* _What to produce_: Pick out all lines with the word "camera" from the records that follow.

* _Data records_:
BEGIN

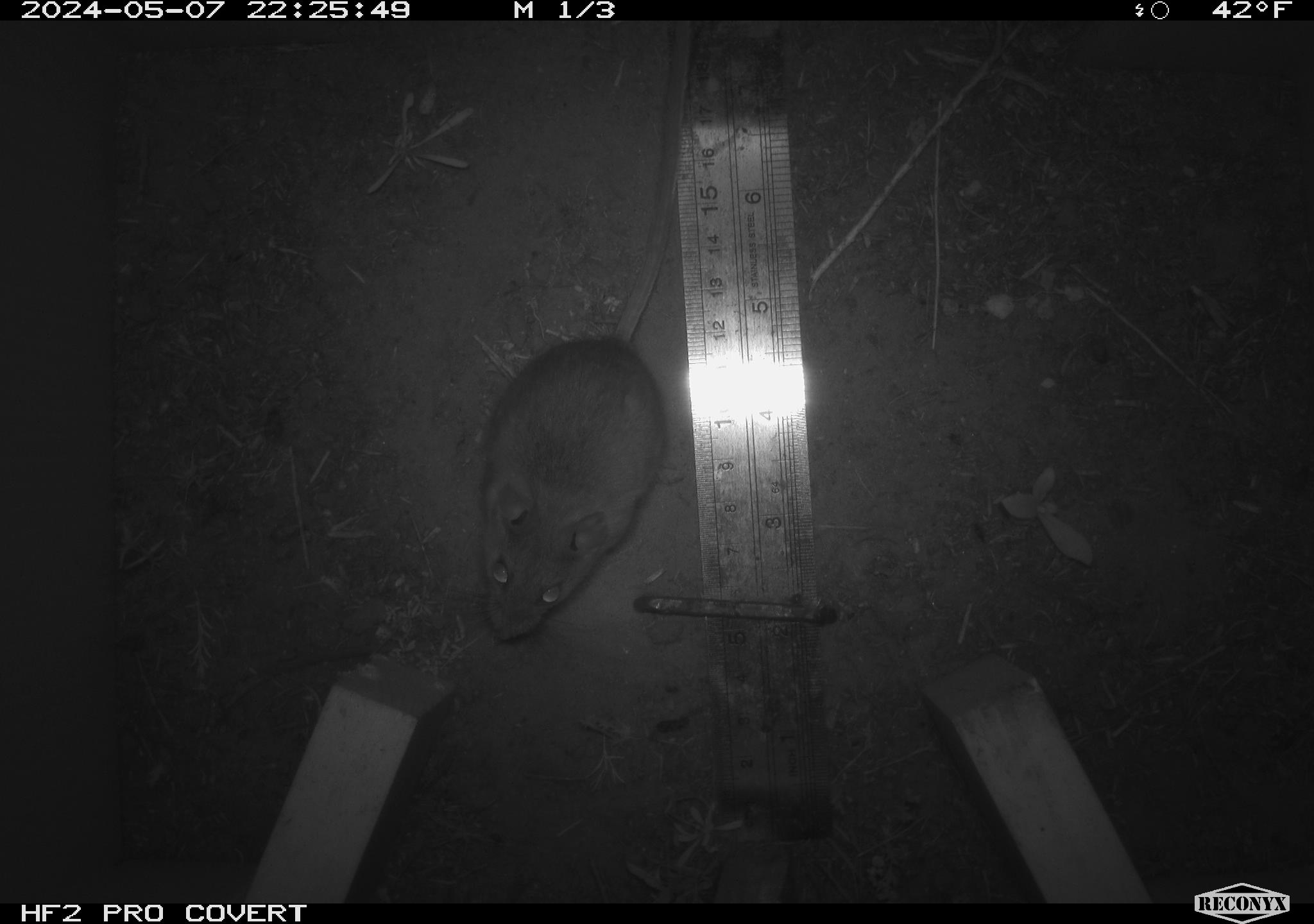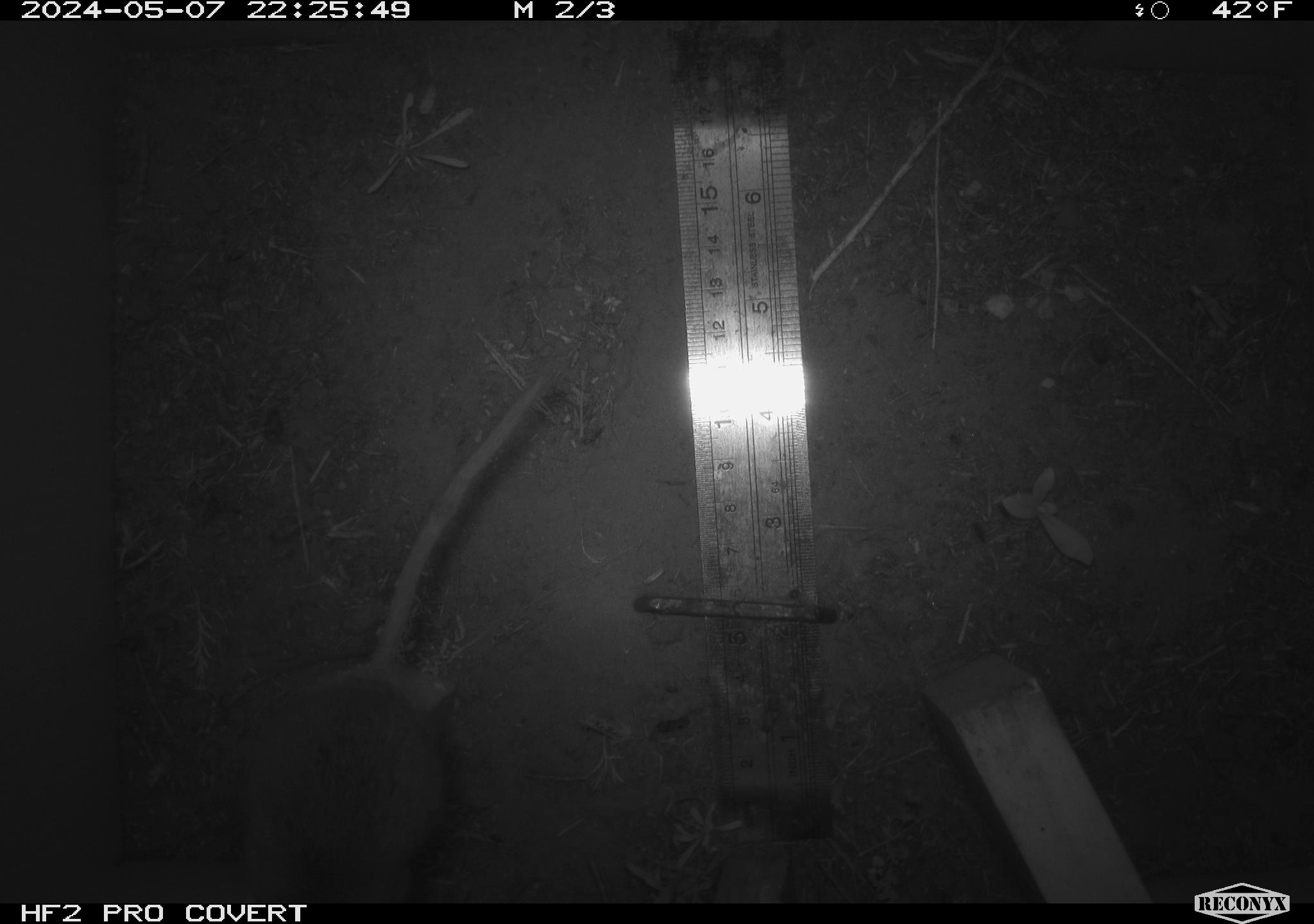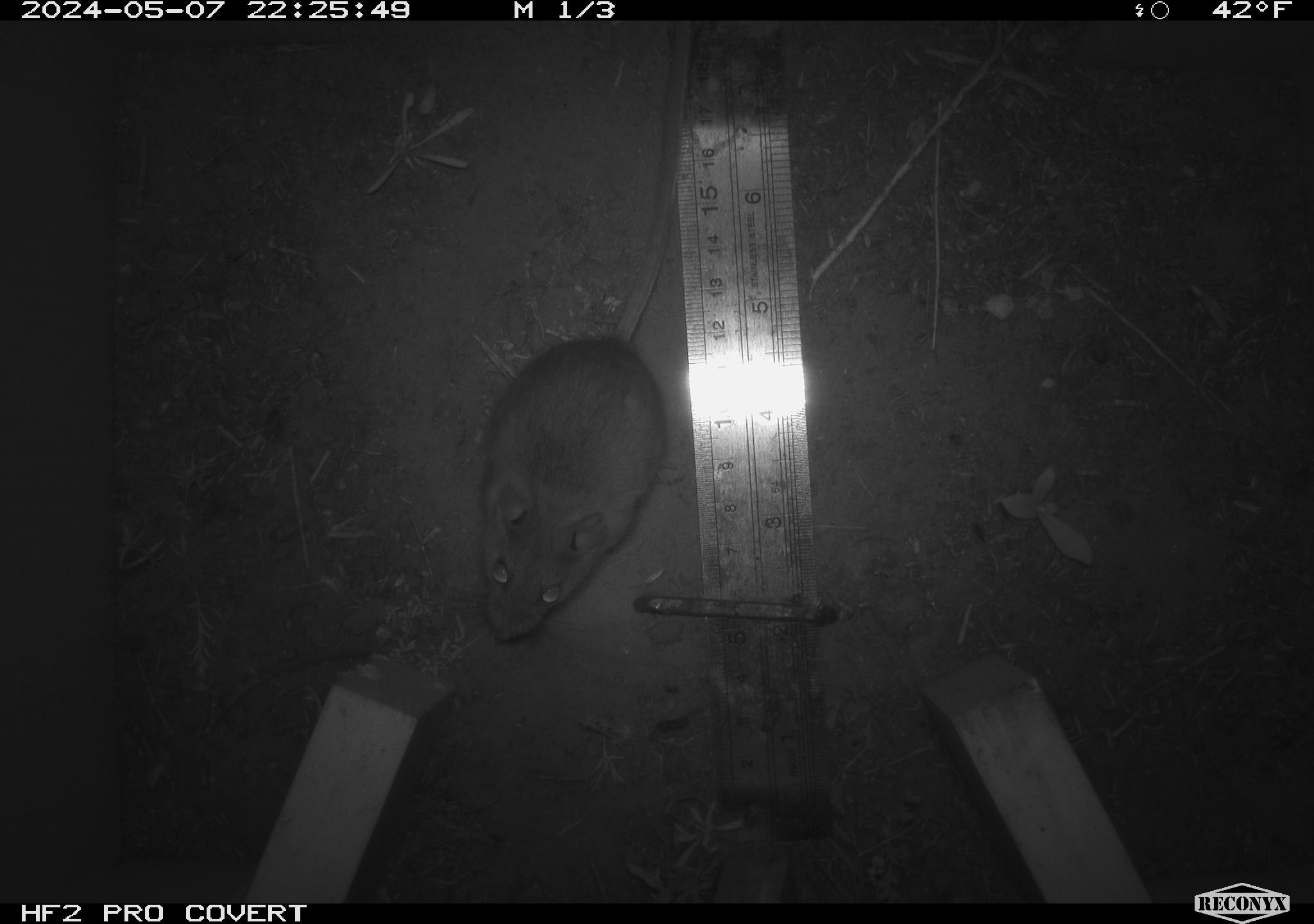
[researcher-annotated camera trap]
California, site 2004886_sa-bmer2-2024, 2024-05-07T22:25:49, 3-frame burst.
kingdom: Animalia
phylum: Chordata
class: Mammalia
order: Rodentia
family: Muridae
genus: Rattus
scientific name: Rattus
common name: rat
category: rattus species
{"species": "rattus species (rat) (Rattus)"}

END
BEGIN

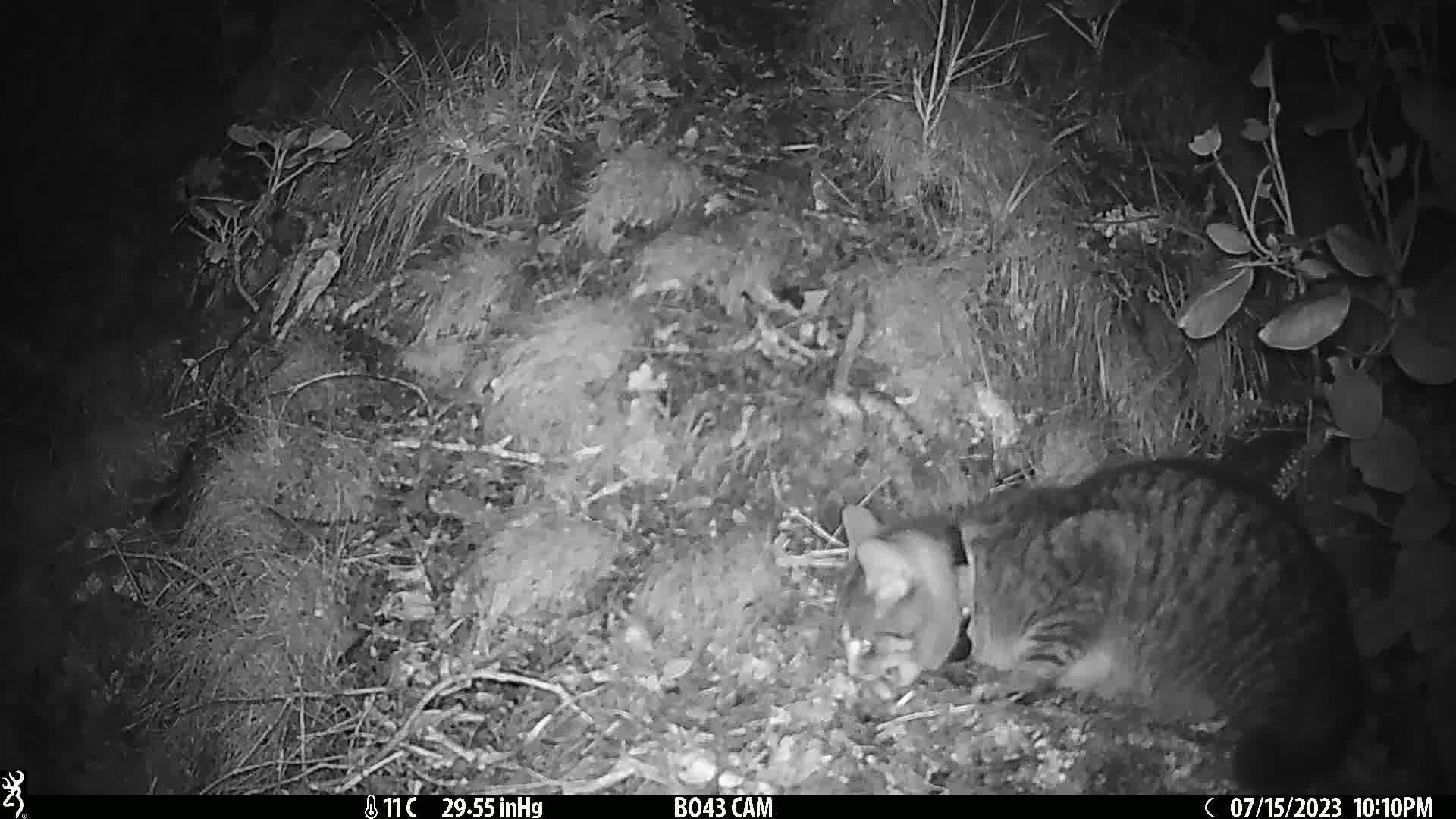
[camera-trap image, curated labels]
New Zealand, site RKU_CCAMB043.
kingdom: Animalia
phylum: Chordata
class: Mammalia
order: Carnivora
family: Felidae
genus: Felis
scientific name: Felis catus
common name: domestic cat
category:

END

* _Solution to this exercise_:
[researcher-annotated camera trap]
[camera-trap image, curated labels]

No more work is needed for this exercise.